Drie erfgenamen van een dame, die aan haar erfgenamen in 2013 verschillende levensverzekeringen had geschonken, en overleed op 30 december 2016, hebben de erfbelasting die VLABEL wilde heffen, gecontesteerd. Ze trokken naar de rechtbank en vervolgens naar het Hof van Beroep in Gent. Omdat de wettekst over de hele periode onveranderd is gebleven, en op grond van het vertrouwens- en rechtszekerheidsbeginsel, oordeelde het hof dat het standpunt op het ogenblik van de schenking van toepassing was. VLABEL was niet akkoord met het vonnis en stapte naar het Hof van Cassatie, dat de eerdere uitspraak bevestigde.
In het nieuwe standpunt, waar ik daarstraks naar verwees, het VLABEL-standpunt van 9 mei 2022, erkent VLABEL dat voor sterfgevallen tot en met 31 december 2016, de cassatiearresten van toepassing zijn. Maar het voegt eraan toe: “Voormelde rechtspraak en het daarmee in overeenstemming gebrachte standpunt worden niet aanzien als een nieuw gegeven en kunnen dus niet leiden tot ambtshalve ontheffing.” Anders gesteld: VLABEL is niet van plan om de geheven successierechten terug te betalen.

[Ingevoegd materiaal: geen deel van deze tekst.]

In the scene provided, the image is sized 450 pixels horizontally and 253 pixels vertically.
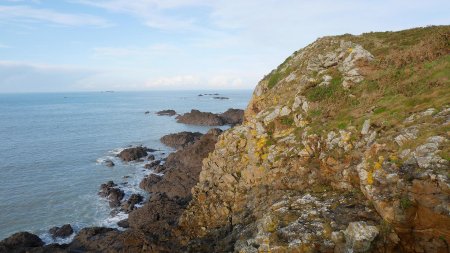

VLABEL baseert zich op een artikel in de Vlaamse fiscale wetgeving dat stelt dat een nieuw rechtsmiddel of een wijziging van jurisprudentie niet als een nieuw gegeven beschouwd kan worden. De belastingdienst alludeert er allicht op dat de cassatiearresten een wijziging van jurisprudentie inhouden. Dat is echter niet het geval. De federale fiscale administratie hanteerde immers altijd het standpunt dat bij verzekeringsgiften nadien, bij overlijden, geen successierechten moesten worden betaald.
Ik weet dat dit iets zeer technisch is, minister, maar ik denk dat we toch duidelijkheid mogen hebben inzake de gevolgen op het vlak van successierechten bij verzekeringsgiften, waar in het verleden al dan niet schenkingsbelasting op betaald werd, een standpunt eigenlijk op wat de erfrechtelijke gevolgen zijn voor dergelijke verzekeringsgiften.
Vandaar mijn vraag wat uw positie in dit dossier is, als u daar wilt en kunt op antwoorden.
Minister Diependaele heeft het woord.
Mag ik nu nee zeggen? (Gelach)
Nee, want dat hebt u al eens gedaan. (Gelach)
Ja, inderdaad. (Gelach)
Maar laat het feit dat ik daar wat meer tijd voor gevraagd had, om u een degelijk antwoord te bezorgen, het bewijs zijn van de intentie om echt te kijken of hier een oplossing voor was. Ik moet eerlijk bekennen: ik heb twee zaken meegemaakt die me voor de rest van mijn leven zullen tekenen. Eerst en vooral heeft elke jurist die ik hierover gesproken heb, me duidelijk gemaakt dat ze hierover 100 procent zeker zijn. Normaal gezien zullen juristen bij een advies antwoorden met ‘misschien dat’, en ‘dat kan ook’ … Er zijn altijd wel andere dingen. Dat was hier niet. Het was zeer duidelijk. En ten tweede, het moeilijkste dan nog, is dat ik hen gelijk heb moeten geven. Het waren dingen die ik wilde vermijden, maar het is wel zo.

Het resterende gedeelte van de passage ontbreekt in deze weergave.